Curiosity-driven 3D Object Detection Without Labels
This work is significant for robotics and computer vision researchers by enabling 3D object detection without expensive 6-DOF pose labels, which are difficult and time-consuming to acquire.
This paper addresses 6-DOF 3D object detection from 2D images without requiring 6-DOF labels, using only a geometric representation of the target objects. The authors propose a self-supervised training method that employs a 'curiosity-driven' network to explore the parameter space and overcome local minima issues inherent in analysis-by-synthesis approaches.

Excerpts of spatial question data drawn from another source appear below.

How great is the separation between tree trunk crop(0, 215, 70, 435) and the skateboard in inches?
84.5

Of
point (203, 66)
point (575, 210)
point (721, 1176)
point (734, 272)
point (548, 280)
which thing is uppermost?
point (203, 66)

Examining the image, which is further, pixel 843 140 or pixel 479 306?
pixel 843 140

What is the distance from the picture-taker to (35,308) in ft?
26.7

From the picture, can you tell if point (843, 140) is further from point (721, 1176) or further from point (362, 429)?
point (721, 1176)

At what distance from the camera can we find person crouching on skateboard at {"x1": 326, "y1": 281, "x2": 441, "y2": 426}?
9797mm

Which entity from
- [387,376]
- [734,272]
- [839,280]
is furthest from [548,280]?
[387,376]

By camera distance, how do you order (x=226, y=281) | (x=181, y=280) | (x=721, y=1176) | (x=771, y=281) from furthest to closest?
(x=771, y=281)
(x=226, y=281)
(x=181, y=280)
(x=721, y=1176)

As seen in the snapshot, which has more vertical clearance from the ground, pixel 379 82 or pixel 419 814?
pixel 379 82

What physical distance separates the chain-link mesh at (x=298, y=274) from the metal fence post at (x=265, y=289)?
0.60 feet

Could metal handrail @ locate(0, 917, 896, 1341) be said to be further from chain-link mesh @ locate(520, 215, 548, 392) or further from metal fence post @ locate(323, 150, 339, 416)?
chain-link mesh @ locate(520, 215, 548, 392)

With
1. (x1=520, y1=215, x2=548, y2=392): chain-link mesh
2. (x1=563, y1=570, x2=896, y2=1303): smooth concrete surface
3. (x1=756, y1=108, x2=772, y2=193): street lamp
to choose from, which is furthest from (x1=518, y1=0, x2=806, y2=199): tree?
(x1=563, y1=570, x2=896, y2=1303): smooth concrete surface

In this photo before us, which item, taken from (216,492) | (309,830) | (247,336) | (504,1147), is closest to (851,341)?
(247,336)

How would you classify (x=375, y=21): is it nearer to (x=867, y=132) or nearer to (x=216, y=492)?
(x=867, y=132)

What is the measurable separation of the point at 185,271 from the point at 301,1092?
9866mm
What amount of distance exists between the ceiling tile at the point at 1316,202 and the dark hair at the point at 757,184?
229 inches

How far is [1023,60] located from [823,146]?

In this paper we set out to solve the task of 6-DOF 3D object detection from 2D images, where the only supervision is a geometric representation of the objects we aim to find. In doing so, we remove the need for 6-DOF labels (i.e., position, orientation etc.), allowing our network to be trained on unlabeled images in a self-supervised manner. We achieve this through a neural network which learns an explicit scene parameterization which is subsequently passed into a differentiable renderer. We analyze why analysis-by-synthesis-like losses for supervision of 3D scene structure using differentiable rendering is not practical, as it almost always gets stuck in local minima of visual ambiguities. This can be overcome by a novel form of training, where an additional network is employed to steer the optimization itself to explore the entire parameter space i.e., to be curious, and hence, to resolve those ambiguities and find workable minima.